■ Directions for this task
Among the lines of the records, please find those that contain the word "frames" and copy them.

◇ ◇ ◇ ◇

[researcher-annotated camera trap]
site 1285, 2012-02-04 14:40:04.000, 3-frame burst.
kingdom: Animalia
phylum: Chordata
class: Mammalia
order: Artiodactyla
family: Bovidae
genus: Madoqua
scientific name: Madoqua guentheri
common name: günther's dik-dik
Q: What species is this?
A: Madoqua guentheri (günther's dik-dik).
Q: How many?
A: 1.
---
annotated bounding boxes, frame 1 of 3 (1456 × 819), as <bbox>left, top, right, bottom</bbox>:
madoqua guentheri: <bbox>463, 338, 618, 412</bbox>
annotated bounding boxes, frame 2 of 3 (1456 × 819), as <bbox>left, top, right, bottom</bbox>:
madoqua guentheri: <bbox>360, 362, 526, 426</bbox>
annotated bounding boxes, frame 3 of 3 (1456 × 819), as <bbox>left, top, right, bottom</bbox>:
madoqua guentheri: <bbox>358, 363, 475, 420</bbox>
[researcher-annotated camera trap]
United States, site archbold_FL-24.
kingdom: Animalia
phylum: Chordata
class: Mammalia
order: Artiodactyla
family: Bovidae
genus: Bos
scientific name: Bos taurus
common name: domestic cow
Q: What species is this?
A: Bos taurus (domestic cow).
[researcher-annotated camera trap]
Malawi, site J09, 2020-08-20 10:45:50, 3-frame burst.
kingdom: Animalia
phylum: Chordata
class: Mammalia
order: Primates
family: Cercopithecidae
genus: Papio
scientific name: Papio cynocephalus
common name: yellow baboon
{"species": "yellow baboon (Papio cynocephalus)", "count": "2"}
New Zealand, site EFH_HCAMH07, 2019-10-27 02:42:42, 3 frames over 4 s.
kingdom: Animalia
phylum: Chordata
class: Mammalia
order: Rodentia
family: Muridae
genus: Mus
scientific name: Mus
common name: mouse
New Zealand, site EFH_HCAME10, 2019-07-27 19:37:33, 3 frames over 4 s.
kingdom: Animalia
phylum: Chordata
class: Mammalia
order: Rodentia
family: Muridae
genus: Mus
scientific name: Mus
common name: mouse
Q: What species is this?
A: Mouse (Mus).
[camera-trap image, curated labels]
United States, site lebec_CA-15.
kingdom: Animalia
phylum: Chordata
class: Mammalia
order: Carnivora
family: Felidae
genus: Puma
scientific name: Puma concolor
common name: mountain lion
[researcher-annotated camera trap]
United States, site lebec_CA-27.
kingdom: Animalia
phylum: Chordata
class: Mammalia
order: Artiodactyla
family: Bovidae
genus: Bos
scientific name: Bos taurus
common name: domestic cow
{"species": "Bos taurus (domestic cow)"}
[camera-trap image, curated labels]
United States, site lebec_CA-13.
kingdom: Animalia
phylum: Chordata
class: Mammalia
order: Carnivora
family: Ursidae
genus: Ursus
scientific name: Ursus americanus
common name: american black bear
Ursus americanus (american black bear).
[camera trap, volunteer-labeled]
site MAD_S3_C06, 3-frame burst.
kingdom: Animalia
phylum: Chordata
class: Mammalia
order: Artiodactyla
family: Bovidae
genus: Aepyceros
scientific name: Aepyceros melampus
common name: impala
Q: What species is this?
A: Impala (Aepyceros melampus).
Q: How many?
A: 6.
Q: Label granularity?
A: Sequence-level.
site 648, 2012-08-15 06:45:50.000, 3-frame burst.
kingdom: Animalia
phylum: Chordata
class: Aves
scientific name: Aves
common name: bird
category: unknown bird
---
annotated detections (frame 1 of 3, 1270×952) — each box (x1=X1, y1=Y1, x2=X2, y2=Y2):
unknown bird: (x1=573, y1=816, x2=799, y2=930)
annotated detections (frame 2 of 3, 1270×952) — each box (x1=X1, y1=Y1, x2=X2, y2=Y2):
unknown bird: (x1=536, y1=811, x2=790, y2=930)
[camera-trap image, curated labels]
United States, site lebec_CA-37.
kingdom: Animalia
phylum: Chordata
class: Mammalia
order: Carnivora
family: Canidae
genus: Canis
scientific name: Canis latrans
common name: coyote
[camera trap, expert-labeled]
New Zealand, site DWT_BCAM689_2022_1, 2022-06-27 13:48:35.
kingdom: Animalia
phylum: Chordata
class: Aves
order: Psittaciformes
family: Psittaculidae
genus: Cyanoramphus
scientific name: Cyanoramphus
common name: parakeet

◇ ◇ ◇ ◇

■ Answer section
New Zealand, site EFH_HCAMH07, 2019-10-27 02:42:42, 3 frames over 4 s.
New Zealand, site EFH_HCAME10, 2019-07-27 19:37:33, 3 frames over 4 s.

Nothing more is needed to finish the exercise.